Industry Changes — Certain types of polices, some with significant guaranteed elements, are being "pulled" from the market. Life insurance companies are also consolidating, which can cause a block of policies to become effectively a wasting asset pool. This leads, ultimately, to under-performance for the policyholder.
The Review Process
In most situations engaging an independent third party to prepare a review of an existing portfolio of life insurance assets is the Trustee's best course of action.
A fiduciary level review of a life insurance portfolio should examine the following elements:
- Suitability
- What are the needs of the family today versus "at issue" or since the last review?
- What is the family's financial situation? c. What changes have occurred in health or other insurability factors?
- Product & Industry Opportunities
- What changes have occurred in the design of life insurance products?

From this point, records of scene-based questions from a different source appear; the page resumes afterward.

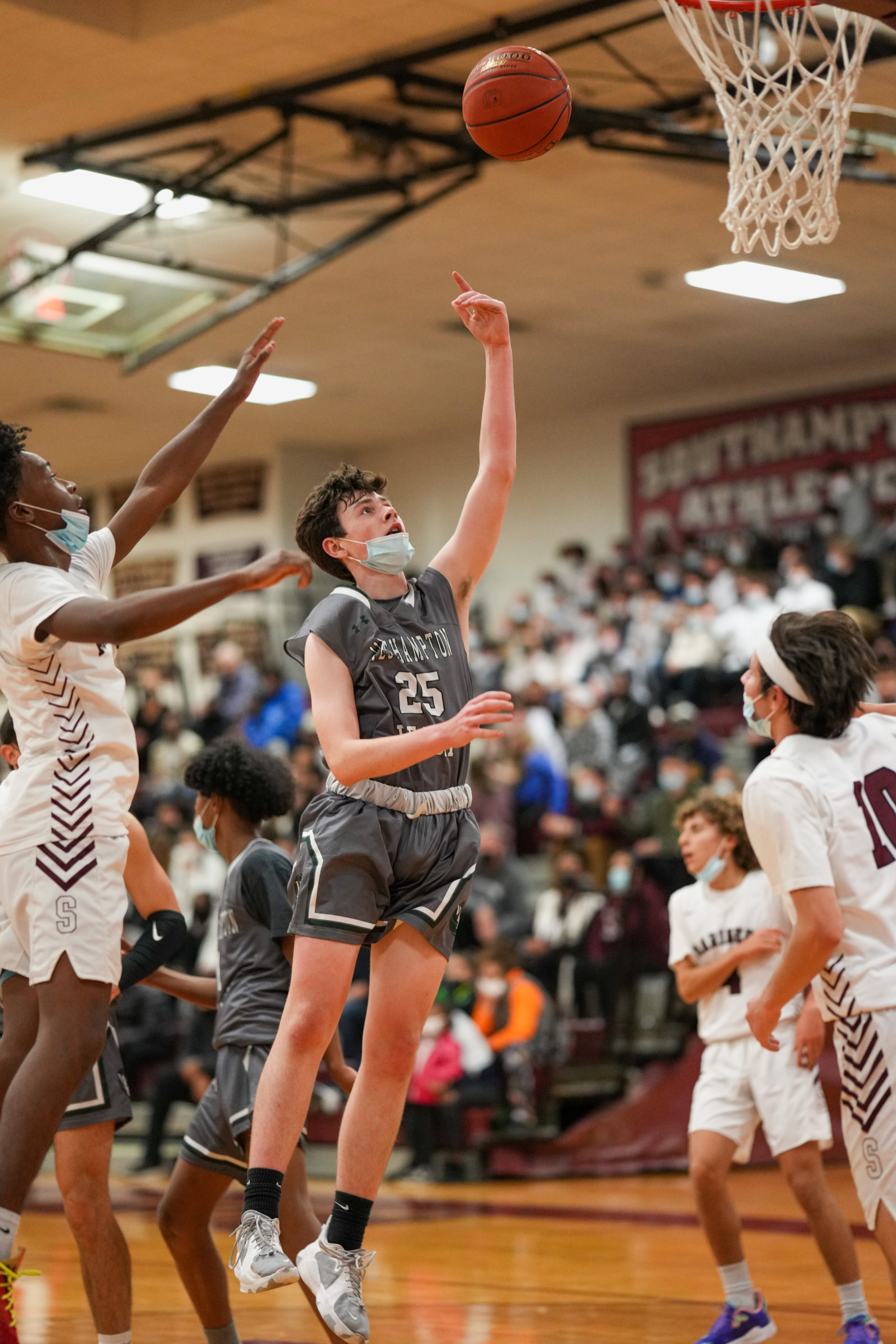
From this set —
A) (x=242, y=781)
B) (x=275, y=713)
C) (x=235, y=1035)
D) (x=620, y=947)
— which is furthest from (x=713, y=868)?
(x=275, y=713)

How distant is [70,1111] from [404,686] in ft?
5.43

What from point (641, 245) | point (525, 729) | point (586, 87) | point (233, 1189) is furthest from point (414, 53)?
point (233, 1189)

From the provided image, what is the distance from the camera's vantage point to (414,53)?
35.1 ft

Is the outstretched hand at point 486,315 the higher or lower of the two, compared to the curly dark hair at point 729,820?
higher

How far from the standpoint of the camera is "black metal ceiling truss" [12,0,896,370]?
35.2 ft

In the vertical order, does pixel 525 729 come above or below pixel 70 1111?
above

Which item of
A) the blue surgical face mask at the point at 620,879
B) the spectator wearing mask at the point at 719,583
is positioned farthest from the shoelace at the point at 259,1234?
the spectator wearing mask at the point at 719,583

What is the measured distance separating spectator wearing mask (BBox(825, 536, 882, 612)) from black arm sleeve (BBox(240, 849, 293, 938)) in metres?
10.9

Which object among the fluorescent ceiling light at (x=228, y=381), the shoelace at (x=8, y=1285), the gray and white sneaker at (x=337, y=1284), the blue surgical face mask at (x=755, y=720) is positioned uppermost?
the fluorescent ceiling light at (x=228, y=381)

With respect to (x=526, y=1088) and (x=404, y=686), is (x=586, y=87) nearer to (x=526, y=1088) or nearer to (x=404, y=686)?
(x=526, y=1088)

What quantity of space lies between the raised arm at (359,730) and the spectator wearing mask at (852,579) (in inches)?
456

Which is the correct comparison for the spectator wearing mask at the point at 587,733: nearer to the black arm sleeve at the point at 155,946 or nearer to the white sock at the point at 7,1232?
the black arm sleeve at the point at 155,946

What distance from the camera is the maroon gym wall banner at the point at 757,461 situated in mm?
17703

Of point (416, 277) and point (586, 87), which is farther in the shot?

- Are there opportunities within the portfolio to consider?
- Are there improved underwriting opportunities?
- Current Portfolio Performance
- How has the existing portfolio performed relative to expectations?
- How is it projected to perform?
- Life Insurance Company Stability
- Have the current providers had changes in their financial strength?
- Are they continuing to support life insurance as a core business?
- Are there other factors that need to be considered relative to the current carriers?
- Tax Law and Federal Regulations
- What changes have occurred which could impact the life portfolio structure?
- What changes are proposed and/or pending?
- Are there new and/or proposed Federal regulations of life insurance that could impact the portfolio?
- Observations and Recommendations for the Portfolio
- Financial Strategy
- Death Benefits
- Premiums and Premium Payment Methods
- Cash Values
- Product Strategy
- Current
- Alternative
By establishing a fiduciary review strategy for life insurance portfolios, clients gain peace of mind that they are maximizing performance opportunities. Trustees can feel comfortable they are honoring their obligation to the trust beneficiaries.